» Task to carry out
Set down the records once more, please, exactly and with the pictures left out.

» Stored data entries
........

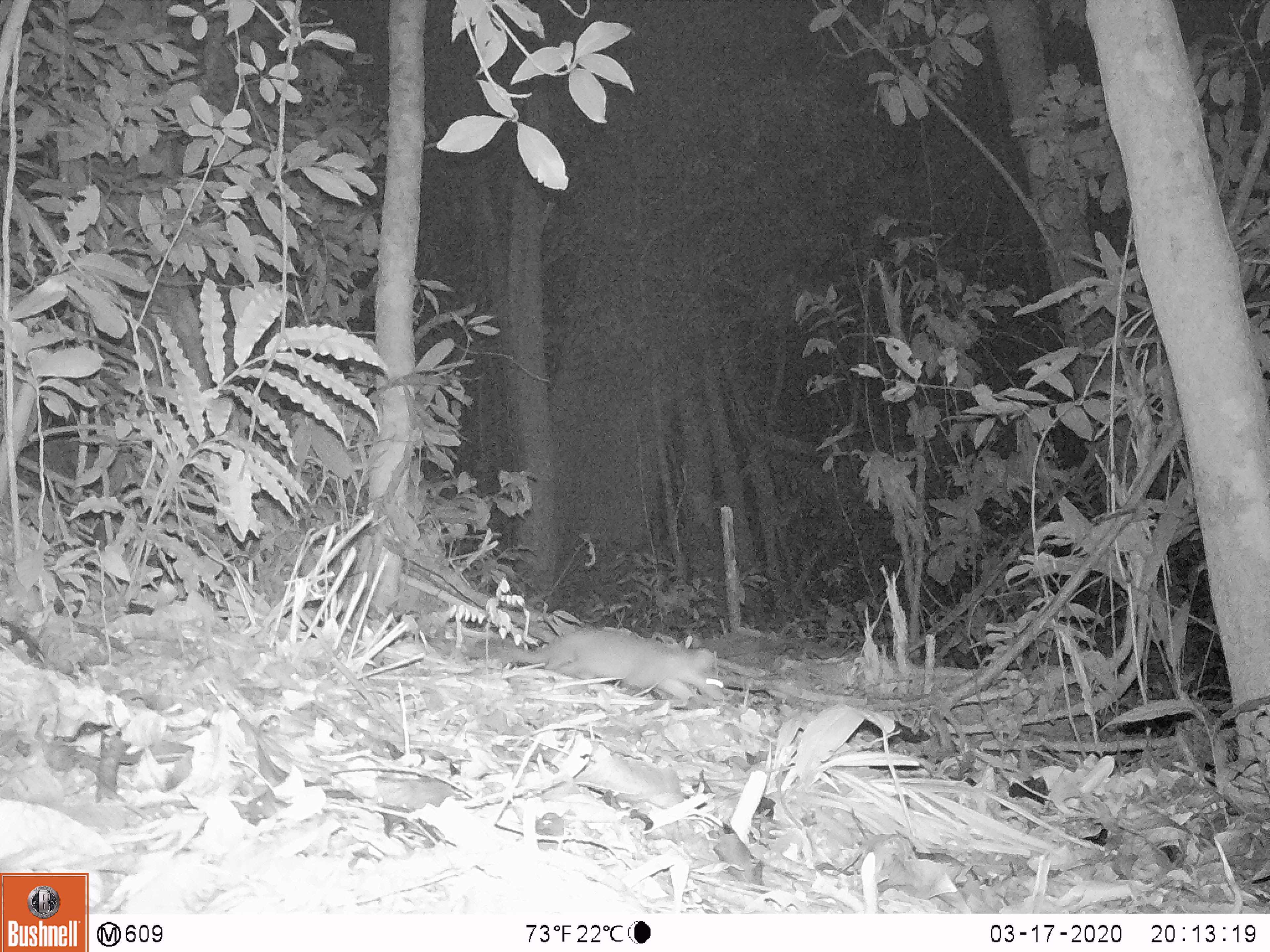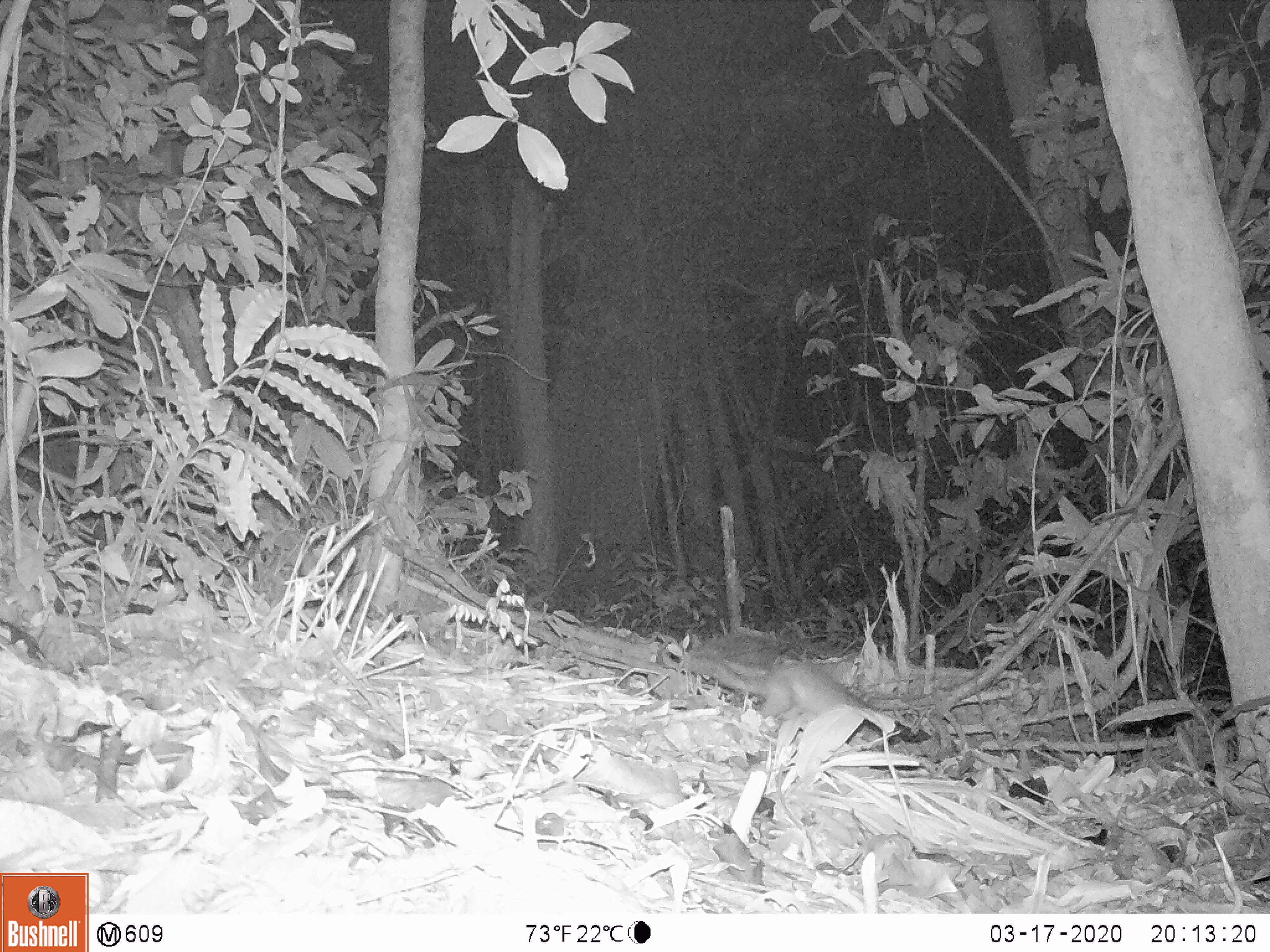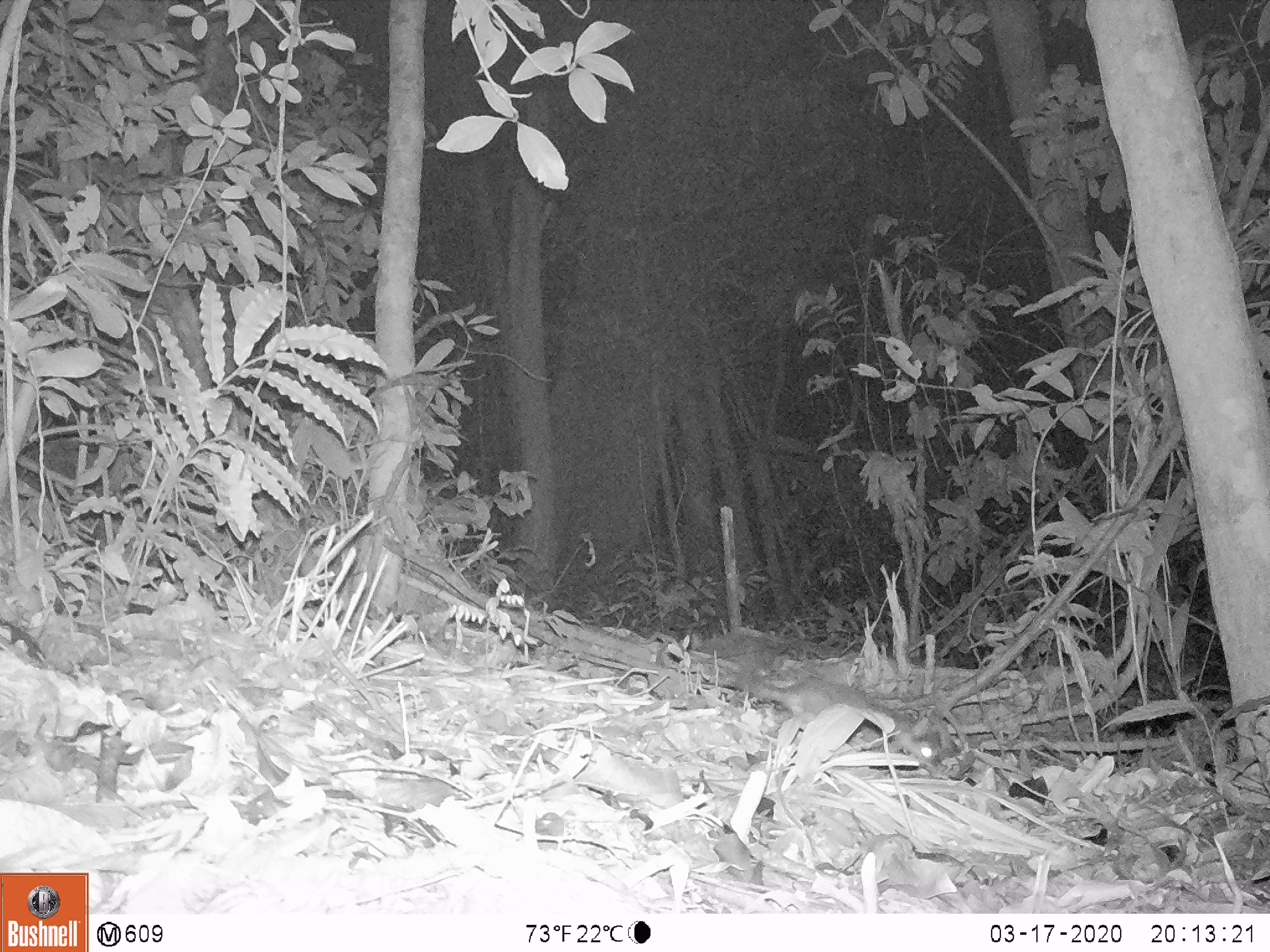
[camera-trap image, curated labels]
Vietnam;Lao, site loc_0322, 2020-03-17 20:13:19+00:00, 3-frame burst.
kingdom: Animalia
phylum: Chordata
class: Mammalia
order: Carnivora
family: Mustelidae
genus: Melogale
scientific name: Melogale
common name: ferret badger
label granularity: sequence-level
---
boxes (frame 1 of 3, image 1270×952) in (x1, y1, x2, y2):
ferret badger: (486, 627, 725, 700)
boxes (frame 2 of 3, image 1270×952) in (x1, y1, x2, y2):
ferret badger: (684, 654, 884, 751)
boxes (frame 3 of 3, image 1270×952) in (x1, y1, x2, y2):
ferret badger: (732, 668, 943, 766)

........

» Task response
[camera-trap image, curated labels]
Vietnam;Lao, site loc_0322, 2020-03-17 20:13:19+00:00, 3-frame burst.
kingdom: Animalia
phylum: Chordata
class: Mammalia
order: Carnivora
family: Mustelidae
genus: Melogale
scientific name: Melogale
common name: ferret badger
label granularity: sequence-level
---
boxes (frame 1 of 3, image 1270×952) in (x1, y1, x2, y2):
ferret badger: (486, 627, 725, 700)
boxes (frame 2 of 3, image 1270×952) in (x1, y1, x2, y2):
ferret badger: (684, 654, 884, 751)
boxes (frame 3 of 3, image 1270×952) in (x1, y1, x2, y2):
ferret badger: (732, 668, 943, 766)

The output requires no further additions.